Exercise requirements — Using the records below, repeat exactly the lines from the one holding "phylum: Chordata" through the one holding "common name: domestic cow", both ends included, and no others.

[[ Records provided open ]]

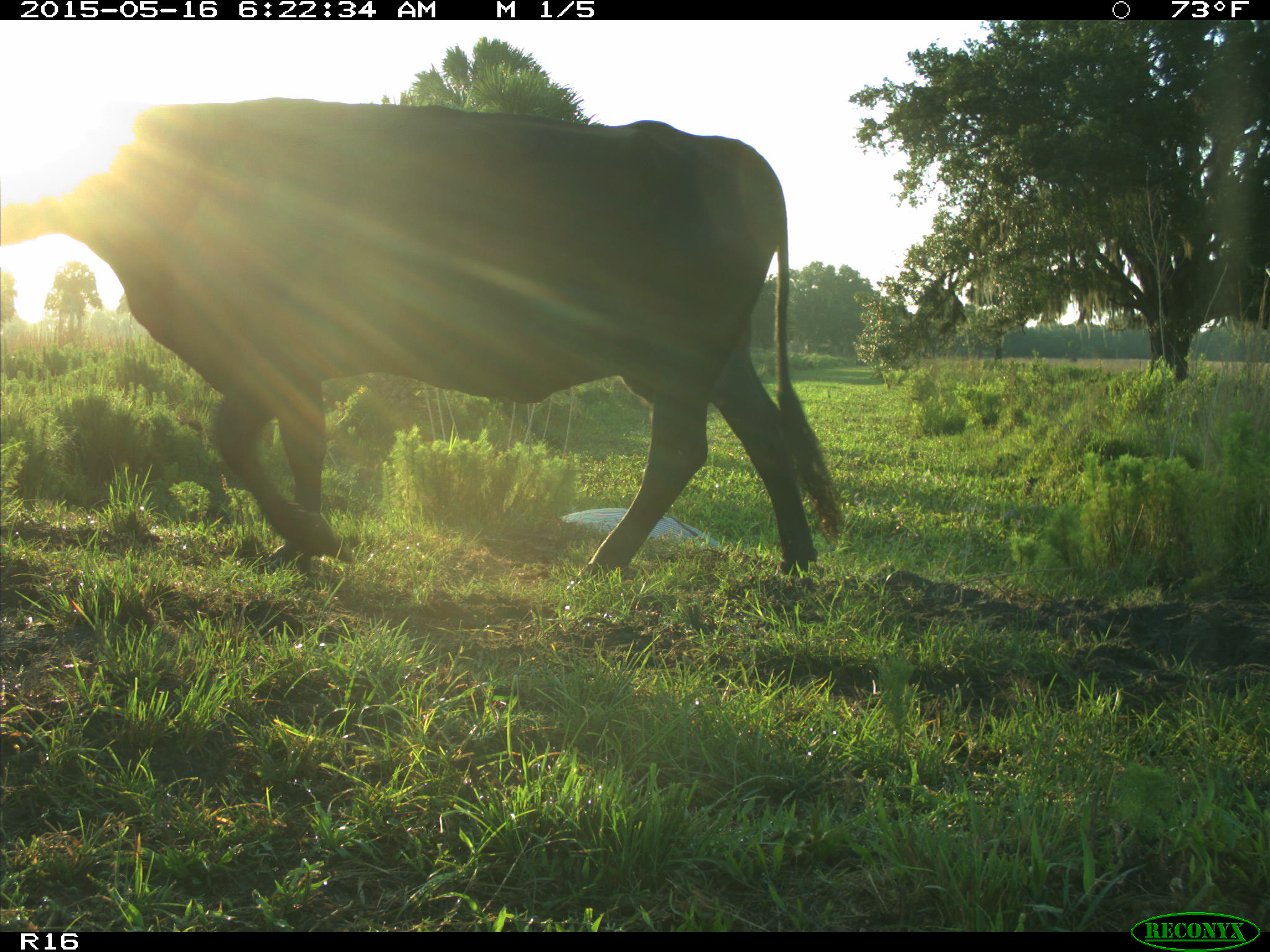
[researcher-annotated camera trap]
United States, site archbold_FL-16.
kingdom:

[[ Records provided closed ]]
[[ Records provided open ]]

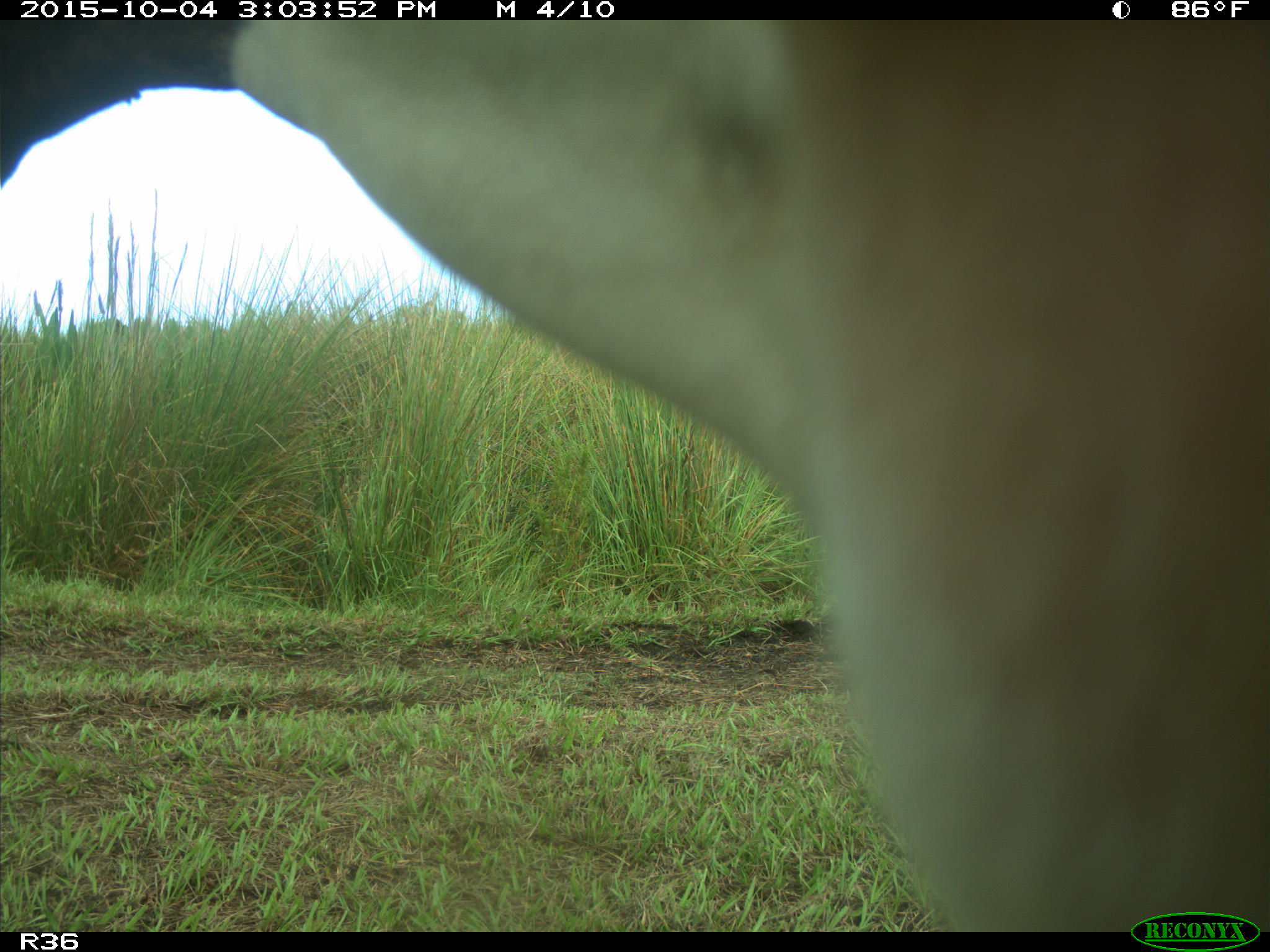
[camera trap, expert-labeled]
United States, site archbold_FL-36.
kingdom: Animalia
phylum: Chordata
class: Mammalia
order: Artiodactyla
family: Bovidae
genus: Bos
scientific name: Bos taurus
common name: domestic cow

[[ Records provided closed ]]

Solution below —
phylum: Chordata
class: Mammalia
order: Artiodactyla
family: Bovidae
genus: Bos
scientific name: Bos taurus
common name: domestic cow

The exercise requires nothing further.